_Passage extrait_.
──────────────────────────────

27En 1914, il publia un premier livre, un roman intitulé Monólogos das cousas. Sa collaboration dans la presse, entamée alors qu’il était encore étudiant dans des journaux de l’intérieur de l’État de Rio de Janeiro, fut intense. Il écrivit pour O País, A Noite, Correio da Manhã, Tribuna da Imprensa, entre autres. De 1916 à 1917, il eut une rubrique permanente dans l’édition du soir du journal O Estado de S. Paulo. Il fut le responsable, entre 1935 et 1937, de la critique littéraire dans O Jornal, assumant la place occupée précédemment par Tristão de Ataíde (Alceu Amoroso Lima). Ses articles étaient reproduits dans plusieurs journaux qui faisaient partie du puissant réseau des Associados, qui s’étendait sur tout le pays.
28Otávio Tarquínio, avec Álvaro Moreira, Rodrigo Otávio Filho, Ribeiro Couto, entre autres, contribua activement à l’organisation de la Sociedade Felipe de Oliveira, qui avait pour objectif principal de maintenir vivante la mémoire du poète qui donnait son nom à l’organisme. Composée de 15 membres, parmi lesquels figurait Assis Chateaubriand, la société fut officiellement créée en août 1933. L’année suivante commença la publication de son bulletin annuel, Lanterna Verde25. L’esprit anti-académique de Tarquínio26 correspondait bien au collège qui, conformément au justificatif qu’il rédigea lui-même pour le premier numéro de Lanterna Verde, se constituait en une « société non-académique de lettrés27 », une sorte d’alternative à ABL.
29En 1944, Otávio Tarquínio succéda à Manuel Bandeira à la présidence de l’Associação Brasileirade Escritores (ABDE). Son travail à la tête de l’organisme fut marqué par sa lutte en faveur du paiement des droits d’auteurs. Il fut élu représentant du District fédéral au Premier Congrès brésilien des écrivains, organisé par l’ABDE, alors présidée par Aníbal Machado, en janvier 1945 à São Paulo28. La déclaration de principe approuvée lors de l’événement, qui put compter sur la présence d’un nombre assez significatif d’intellectuels sympathisants issus des courants politiques les plus variés, se concrétisa par l’une des premières voix à condamner explicitement la politique de l’Estado Novo, en insistant sur la légalité démocratique, les élections directes au suffrage universel direct et secret et sur la souveraineté populaire29.

──────────────────────────────

Enregistrements sources
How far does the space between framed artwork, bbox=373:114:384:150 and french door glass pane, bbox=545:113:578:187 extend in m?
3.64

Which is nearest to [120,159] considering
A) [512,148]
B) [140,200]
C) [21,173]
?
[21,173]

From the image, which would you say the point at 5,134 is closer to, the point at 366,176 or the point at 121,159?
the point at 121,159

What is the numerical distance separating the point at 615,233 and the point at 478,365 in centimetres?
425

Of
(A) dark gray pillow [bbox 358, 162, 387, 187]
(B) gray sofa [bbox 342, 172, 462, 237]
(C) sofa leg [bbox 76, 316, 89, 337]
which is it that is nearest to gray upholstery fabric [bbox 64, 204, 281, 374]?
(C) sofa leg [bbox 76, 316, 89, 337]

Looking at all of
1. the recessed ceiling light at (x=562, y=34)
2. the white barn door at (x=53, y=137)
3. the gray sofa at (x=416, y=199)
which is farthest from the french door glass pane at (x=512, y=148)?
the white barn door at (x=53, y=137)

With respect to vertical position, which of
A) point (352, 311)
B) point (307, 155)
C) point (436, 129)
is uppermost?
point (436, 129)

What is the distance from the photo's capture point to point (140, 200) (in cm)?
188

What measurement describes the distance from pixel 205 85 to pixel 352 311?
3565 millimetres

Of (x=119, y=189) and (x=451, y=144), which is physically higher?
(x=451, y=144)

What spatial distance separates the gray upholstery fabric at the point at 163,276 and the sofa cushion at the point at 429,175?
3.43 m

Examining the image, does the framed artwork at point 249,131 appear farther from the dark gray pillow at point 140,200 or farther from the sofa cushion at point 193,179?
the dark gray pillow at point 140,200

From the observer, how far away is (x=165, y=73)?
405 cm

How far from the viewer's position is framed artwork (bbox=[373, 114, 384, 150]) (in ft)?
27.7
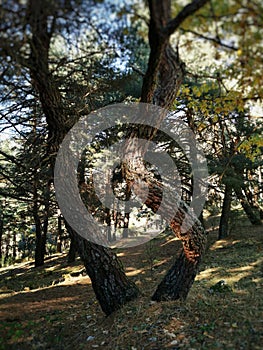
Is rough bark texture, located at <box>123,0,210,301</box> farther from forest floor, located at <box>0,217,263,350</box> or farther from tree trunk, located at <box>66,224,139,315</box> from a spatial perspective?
tree trunk, located at <box>66,224,139,315</box>

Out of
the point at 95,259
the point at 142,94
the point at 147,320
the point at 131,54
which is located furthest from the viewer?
the point at 95,259

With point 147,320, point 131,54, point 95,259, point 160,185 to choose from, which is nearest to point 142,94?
point 131,54

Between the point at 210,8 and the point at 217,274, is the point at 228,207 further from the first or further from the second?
the point at 210,8

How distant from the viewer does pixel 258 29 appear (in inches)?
85.9

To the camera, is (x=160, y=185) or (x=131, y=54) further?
(x=160, y=185)

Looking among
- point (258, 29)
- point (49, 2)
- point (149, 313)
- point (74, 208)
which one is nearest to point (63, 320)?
point (149, 313)

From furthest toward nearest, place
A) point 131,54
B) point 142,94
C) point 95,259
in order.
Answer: point 95,259, point 142,94, point 131,54

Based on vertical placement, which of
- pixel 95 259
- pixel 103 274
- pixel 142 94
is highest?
pixel 142 94

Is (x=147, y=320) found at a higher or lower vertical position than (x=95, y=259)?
lower

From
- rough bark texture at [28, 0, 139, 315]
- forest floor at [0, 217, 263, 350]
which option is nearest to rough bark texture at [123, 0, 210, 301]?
forest floor at [0, 217, 263, 350]

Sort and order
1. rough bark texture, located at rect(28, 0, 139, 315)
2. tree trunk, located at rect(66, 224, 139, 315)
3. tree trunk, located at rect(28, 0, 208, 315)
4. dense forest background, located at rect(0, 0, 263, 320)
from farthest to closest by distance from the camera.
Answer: tree trunk, located at rect(66, 224, 139, 315), rough bark texture, located at rect(28, 0, 139, 315), tree trunk, located at rect(28, 0, 208, 315), dense forest background, located at rect(0, 0, 263, 320)

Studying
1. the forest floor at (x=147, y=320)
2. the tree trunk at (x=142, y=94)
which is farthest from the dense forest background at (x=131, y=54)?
the forest floor at (x=147, y=320)

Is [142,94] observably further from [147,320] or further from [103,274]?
[147,320]

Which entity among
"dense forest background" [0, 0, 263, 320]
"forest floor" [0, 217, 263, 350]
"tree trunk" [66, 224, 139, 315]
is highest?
"dense forest background" [0, 0, 263, 320]
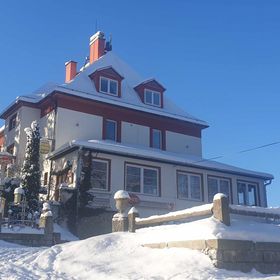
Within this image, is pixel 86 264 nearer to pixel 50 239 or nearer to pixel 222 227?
pixel 222 227

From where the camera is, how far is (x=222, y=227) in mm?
9469

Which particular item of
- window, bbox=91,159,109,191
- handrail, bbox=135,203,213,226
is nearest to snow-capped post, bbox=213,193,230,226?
handrail, bbox=135,203,213,226

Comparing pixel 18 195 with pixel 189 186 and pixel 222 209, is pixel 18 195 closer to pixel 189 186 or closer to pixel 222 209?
pixel 189 186

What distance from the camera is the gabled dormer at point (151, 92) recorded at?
3010 cm

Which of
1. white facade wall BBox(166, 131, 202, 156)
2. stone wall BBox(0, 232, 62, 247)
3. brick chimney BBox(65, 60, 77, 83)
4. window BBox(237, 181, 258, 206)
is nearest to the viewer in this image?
stone wall BBox(0, 232, 62, 247)

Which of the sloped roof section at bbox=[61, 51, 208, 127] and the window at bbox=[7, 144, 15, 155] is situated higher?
the sloped roof section at bbox=[61, 51, 208, 127]

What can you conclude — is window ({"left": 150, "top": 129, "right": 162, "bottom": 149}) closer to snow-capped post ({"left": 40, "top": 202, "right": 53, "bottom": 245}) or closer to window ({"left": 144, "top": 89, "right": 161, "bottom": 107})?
window ({"left": 144, "top": 89, "right": 161, "bottom": 107})

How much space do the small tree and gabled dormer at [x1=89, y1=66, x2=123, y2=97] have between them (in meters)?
6.82

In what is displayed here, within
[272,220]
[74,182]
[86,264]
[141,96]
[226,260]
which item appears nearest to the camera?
[226,260]

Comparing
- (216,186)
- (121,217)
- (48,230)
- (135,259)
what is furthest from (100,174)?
(135,259)

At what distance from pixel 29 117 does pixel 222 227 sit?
70.0ft

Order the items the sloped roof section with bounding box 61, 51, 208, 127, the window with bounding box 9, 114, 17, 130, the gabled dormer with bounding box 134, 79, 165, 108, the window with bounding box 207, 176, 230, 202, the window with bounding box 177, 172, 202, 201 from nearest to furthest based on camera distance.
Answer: the window with bounding box 177, 172, 202, 201
the window with bounding box 207, 176, 230, 202
the sloped roof section with bounding box 61, 51, 208, 127
the window with bounding box 9, 114, 17, 130
the gabled dormer with bounding box 134, 79, 165, 108

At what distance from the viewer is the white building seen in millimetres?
23016

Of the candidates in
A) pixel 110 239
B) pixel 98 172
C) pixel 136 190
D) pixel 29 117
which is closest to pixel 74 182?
pixel 98 172
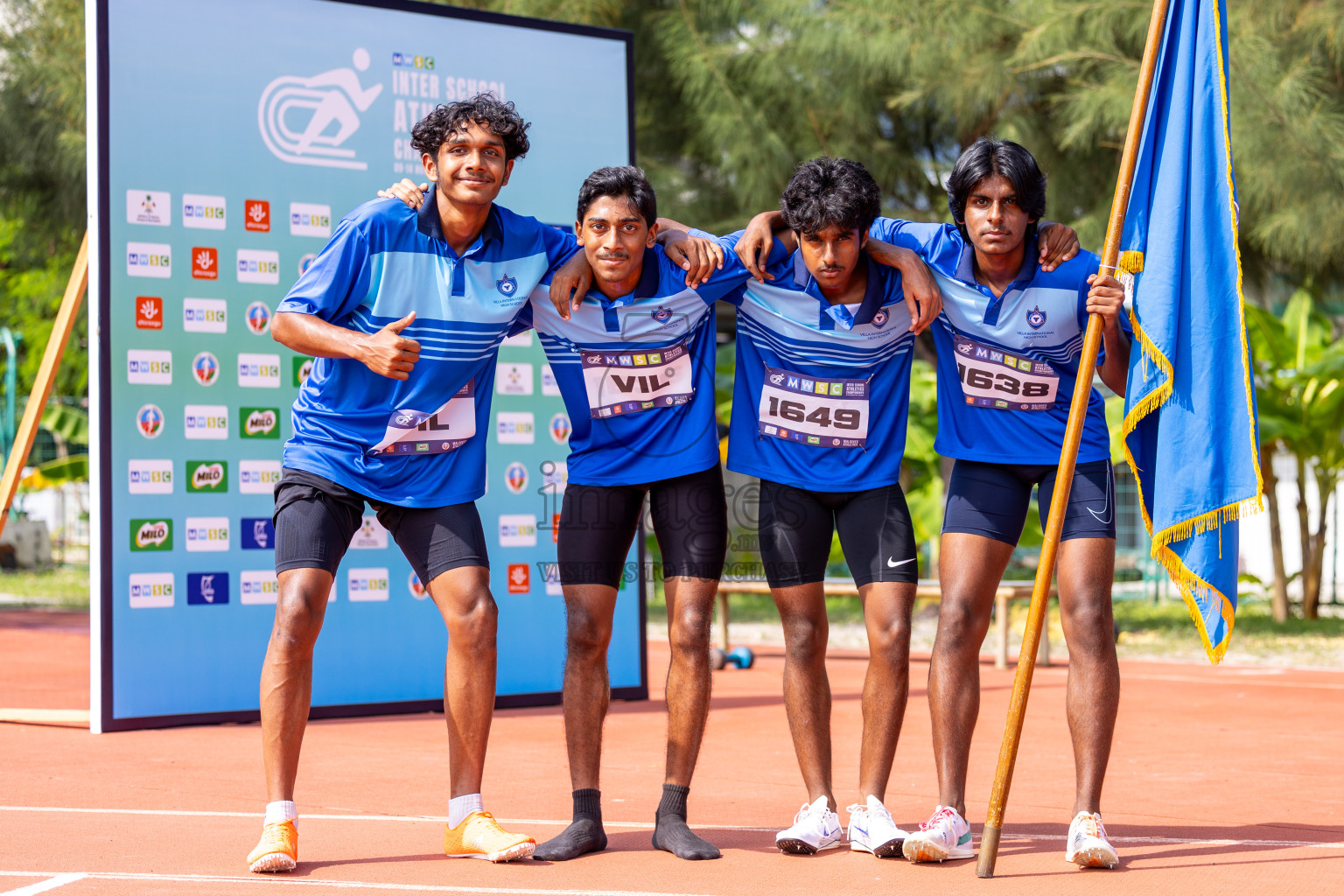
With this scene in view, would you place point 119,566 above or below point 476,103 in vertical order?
below

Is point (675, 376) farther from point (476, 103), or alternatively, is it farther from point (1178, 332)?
point (1178, 332)

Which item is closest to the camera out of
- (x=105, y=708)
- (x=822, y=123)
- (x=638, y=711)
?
(x=105, y=708)

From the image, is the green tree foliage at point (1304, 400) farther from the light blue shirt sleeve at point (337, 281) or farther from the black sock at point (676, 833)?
the light blue shirt sleeve at point (337, 281)

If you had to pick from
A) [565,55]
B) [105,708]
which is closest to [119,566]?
[105,708]

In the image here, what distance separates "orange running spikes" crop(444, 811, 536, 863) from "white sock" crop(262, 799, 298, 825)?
1.58 feet

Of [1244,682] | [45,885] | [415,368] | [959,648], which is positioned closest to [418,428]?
[415,368]

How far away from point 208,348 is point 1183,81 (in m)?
4.99

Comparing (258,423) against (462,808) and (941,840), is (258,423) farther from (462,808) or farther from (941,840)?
(941,840)

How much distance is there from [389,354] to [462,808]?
4.59ft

──────────────────────────────

_Tâche à réaliser_.
Reformulez de façon plus concise, sous forme de liste, le paragraphe de l'extrait sur Otávio Tarquínio qui commence par « Otávio Tarquínio, avec Álvaro Moreira », en conservant ses faits principaux. Les lignes ne sont pas nécessaires pour ce travail.

_Solution de l'exercice_.
- Otávio Tarquínio contribua activement, avec Álvaro Moreira, Rodrigo Otávio Filho, Ribeiro Couto et d'autres, à l'organisation de la Sociedade Felipe de Oliveira.
- Son objectif principal était de maintenir vivante la mémoire du poète dont elle portait le nom.
- Elle comptait 15 membres, dont Assis Chateaubriand.
- Elle fut officiellement créée en août 1933.
- L'année suivante débuta la publication de son bulletin annuel, Lanterna Verde.
- L'esprit anti-académique de Tarquínio s'accordait avec ce collège.
- Dans le justificatif qu'il rédigea pour le premier numéro de Lanterna Verde, Tarquínio la définissait comme une « société non-académique de lettrés », sorte d'alternative à l'ABL.